* [TEXT EXCERPT]:
December 21, 2005

Pelotero a al bola

After reading this article from Mike Bauman at MLB.com on the World Basbeall Classic and the US denial of entry tothe Cuban team, I felt compelled to respond:

Mr. Bauman,

I have to assume you have taken this stance on the Cuba/WBC issue because you are part and parcel to MLB and are therefore beholden to them. Yet there are major fallicies in your argument and omission of facts.

First, you imply that the administration is bowing to political pressure from South Florida. Yet it is not an election year. Why would the US administration risk such a public backlash when they basically have nothing, politically, to gain? Surely, as a "journalist" intent on telling the truth you must have thought of this. Why make such an implication in your article?

I am a Cuban-American from South Florida and I can assure you, nothing would please me more than seeing the Cuban National Baseball team play in the US. But there are moral and ethical implications to this issue that must take precedence to a publicity coup for MLB.

Fact: There are Cuban baseball players in MLB right now that either rsiked their lives at sea to get to the US or that defected by some other means. The families of these players have suffered dire consequences as a result of their defection to play for the "imperailist capitalists" at MLB. From losing their jobs to losing their homes to losing their ration books. Yes, you read correctly, ration books. As in you get a pound of rice a month for a whole family.

Fact: There are Cuban baseball players that attempted to defect, by whatever means, and were either repatriated or caught by Cuban state security. The punishment for these is that they are no longer allowed to play baseball. This isnt along the lines MLB and Pete Rose, this is retaliation against people who simply wanted better lives. Freedom. Who wanted to be individuals and not part of a collective. Who just wanted to play baseball in the heart of baseball.

* [EXERCISE SET]:
1 – In the letter to Mike Bauman, why does the writer doubt that the administration is bowing to political pressure from South Florida? Answer in one to three sentences.
2 – Condense the paragraph of the letter to Mike Bauman that begins "Fact: There are Cuban baseball players in MLB right now" into a short bulleted list that keeps its main facts.
3 – Reproduce word for word the part of the letter to Mike Bauman between "After reading this" and "in your article?", inclusive.
The listing that comes next is separate from the letter to Mike Bauman.

* [EXTRACTED ENTRIES]:
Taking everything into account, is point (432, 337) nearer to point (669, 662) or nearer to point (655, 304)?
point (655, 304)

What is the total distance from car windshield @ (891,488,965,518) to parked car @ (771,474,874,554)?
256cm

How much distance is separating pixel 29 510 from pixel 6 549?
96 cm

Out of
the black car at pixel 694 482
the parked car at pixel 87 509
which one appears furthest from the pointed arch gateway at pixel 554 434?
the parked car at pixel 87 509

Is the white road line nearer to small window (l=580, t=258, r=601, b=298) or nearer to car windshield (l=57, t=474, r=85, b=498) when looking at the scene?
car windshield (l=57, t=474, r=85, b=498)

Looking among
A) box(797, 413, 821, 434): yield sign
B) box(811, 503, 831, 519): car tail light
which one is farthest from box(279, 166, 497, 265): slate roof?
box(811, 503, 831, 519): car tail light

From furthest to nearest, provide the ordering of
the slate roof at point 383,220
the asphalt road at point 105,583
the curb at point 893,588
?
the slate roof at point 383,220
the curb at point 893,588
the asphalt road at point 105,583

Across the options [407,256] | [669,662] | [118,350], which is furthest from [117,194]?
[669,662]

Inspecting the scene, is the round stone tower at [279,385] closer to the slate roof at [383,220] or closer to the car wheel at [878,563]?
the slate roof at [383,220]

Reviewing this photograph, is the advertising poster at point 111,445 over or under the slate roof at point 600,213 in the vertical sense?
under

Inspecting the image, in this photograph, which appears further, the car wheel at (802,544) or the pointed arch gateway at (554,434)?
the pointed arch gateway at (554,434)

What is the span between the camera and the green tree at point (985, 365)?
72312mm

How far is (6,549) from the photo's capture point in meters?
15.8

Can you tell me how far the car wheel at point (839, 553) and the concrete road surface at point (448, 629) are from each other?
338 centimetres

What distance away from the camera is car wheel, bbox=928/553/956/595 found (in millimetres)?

* [RESULTS]:
1 – It is not an election year. The administration would risk a public backlash while having basically nothing to gain politically.

2 –
- Some Cuban players now in MLB got to the US by risking their lives at sea or by defecting in other ways.
- Their families have suffered dire consequences because the players defected to play for MLB.
- The families have lost jobs, homes and ration books, which can mean a pound of rice a month for a whole family.

3 –
After reading this article from Mike Bauman at MLB.com on the World Basbeall Classic and the US denial of entry tothe Cuban team, I felt compelled to respond:

Mr. Bauman,

I have to assume you have taken this stance on the Cuba/WBC issue because you are part and parcel to MLB and are therefore beholden to them. Yet there are major fallicies in your argument and omission of facts.

First, you imply that the administration is bowing to political pressure from South Florida. Yet it is not an election year. Why would the US administration risk such a public backlash when they basically have nothing, politically, to gain? Surely, as a "journalist" intent on telling the truth you must have thought of this. Why make such an implication in your article?